No es la única acusación que pesa sobre El Aissami. Figura en las listas de sancionados del Departamento del Tesoro de Estados Unidos desde 2017, lo busca la justicia estadounidense —con recompensa incluida— y la corte federal de Manhattan lo señala por vínculos con el narcotráfico y evasión de sanciones internacionales. En los registros del Servicio de Control de Inmigración y Aduanas (ICE) figura como “capturado” desde su arresto por las autoridades venezolanas en abril de 2024.

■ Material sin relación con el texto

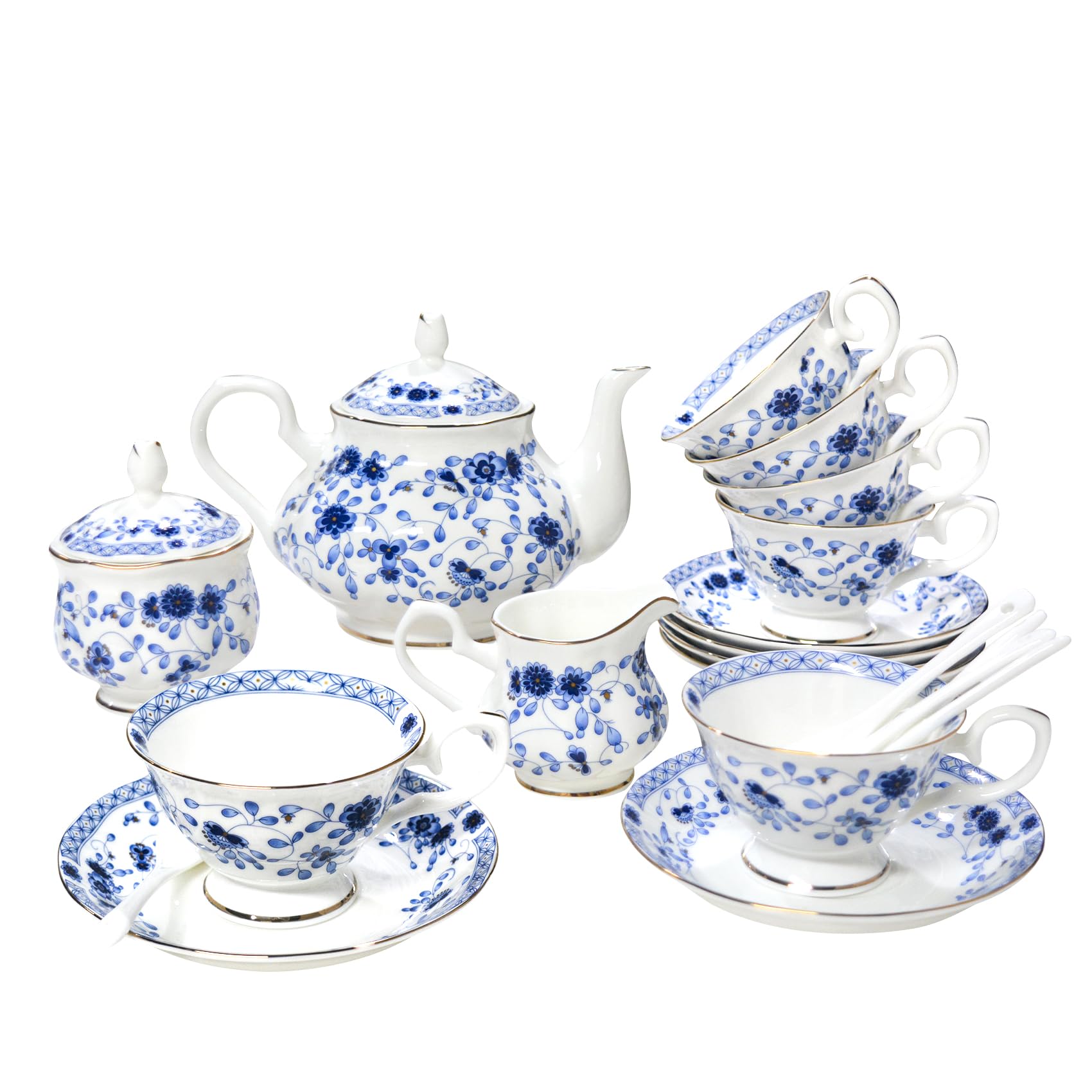 Premium 21-Piece Bone China Tea Set - Elegant Porcelain Teapot with 6 Cups & Saucers, Spoons, Sugar Bowl & Creamer Pitcher - Vintage Blue Tea Party Set for Adults (Perfect for Afternoon Tea, Bridal Showers & Gift Giving)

El juicio llega con dos años de retraso —desde que se anunció la captura de El Aissami hasta que arrancó el proceso— y se abre en un momento de transformación convulsa: el chavismo intenta recomponerse tras la captura de Maduro en la intervención militar estadounidense, mientras Delcy Rodríguez promete desmantelar el oscuro aparato judicial que durante años sirvió para reprimir. El Aissami, de momento, se ha empeñado en poner luz sobre los abusos de los suyos.